Regulator seeks to slow stock market plunge with threat to punish those who flout ban as other markets continue to suffer
China’s securities regulator took the drastic step of banning shareholders with stakes of more than 5% from selling shares for the next six months in a bid to halt a plunge in stock prices that is starting to roil global financial markets.
The China Securities Regulatory Commission (CSRC) said on its website late on Wednesday that it would deal severely with any shareholders who violated the rule.
The prohibition is also seen applying to foreign investors who hold stakes in Shanghai- or Shenzhen-listed companies, although most of their holdings are below 5%.
An IG Markets strategist, Evan Lucas, said: “Iron ore has just logged its worst trading day on record. The steel price in China is now cheaper per tonne than cabbage.”

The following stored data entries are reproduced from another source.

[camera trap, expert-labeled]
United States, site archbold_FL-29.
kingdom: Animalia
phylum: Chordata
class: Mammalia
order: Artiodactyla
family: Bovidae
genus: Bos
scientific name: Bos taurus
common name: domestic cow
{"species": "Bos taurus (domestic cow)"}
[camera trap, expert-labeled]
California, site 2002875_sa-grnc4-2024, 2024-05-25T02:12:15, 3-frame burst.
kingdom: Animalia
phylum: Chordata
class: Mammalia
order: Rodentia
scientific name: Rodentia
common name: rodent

Separately, major shareholders of top Chinese banks including Industrial and Commercial Bank of China (ICBC) and companies including Sinopec pledged to either maintain their holdings or increase their stakes in the listed companies.

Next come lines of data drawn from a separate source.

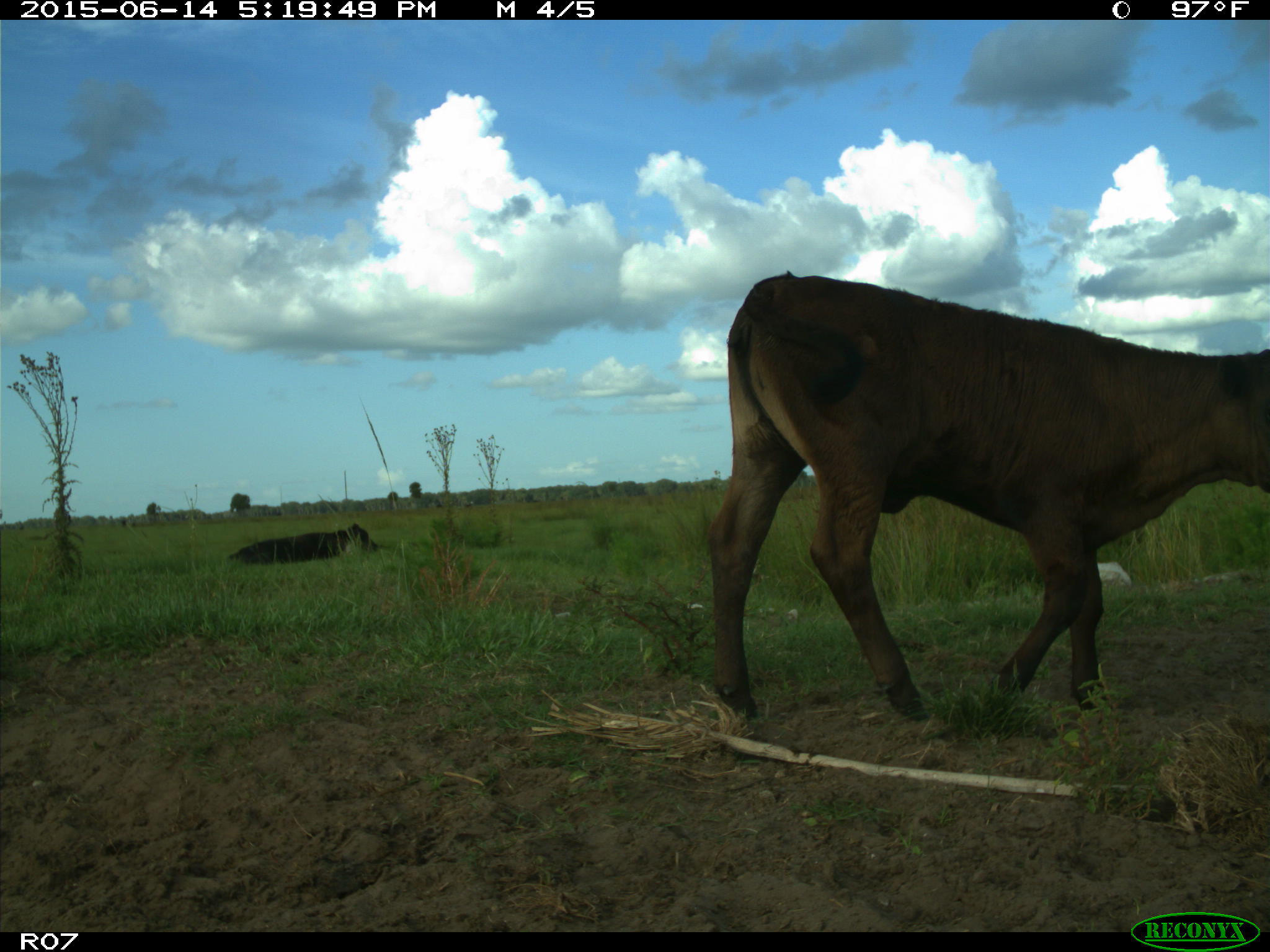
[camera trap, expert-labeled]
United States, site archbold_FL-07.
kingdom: Animalia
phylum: Chordata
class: Mammalia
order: Artiodactyla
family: Bovidae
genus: Bos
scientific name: Bos taurus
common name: domestic cow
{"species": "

The announcements came after China’s stock market showed signs of seizing up on Wednesday, as companies scrambled to escape the rout by having their shares suspended and the CSRC warned of “panic sentiment” gripping investors.
Despite the turmoil, China’s cabinet has said the country can reach its economic and social development targets this year. A statement from the State Council said: “Positive signs have been increasing in the last two months and structural readjustment has been accelerated.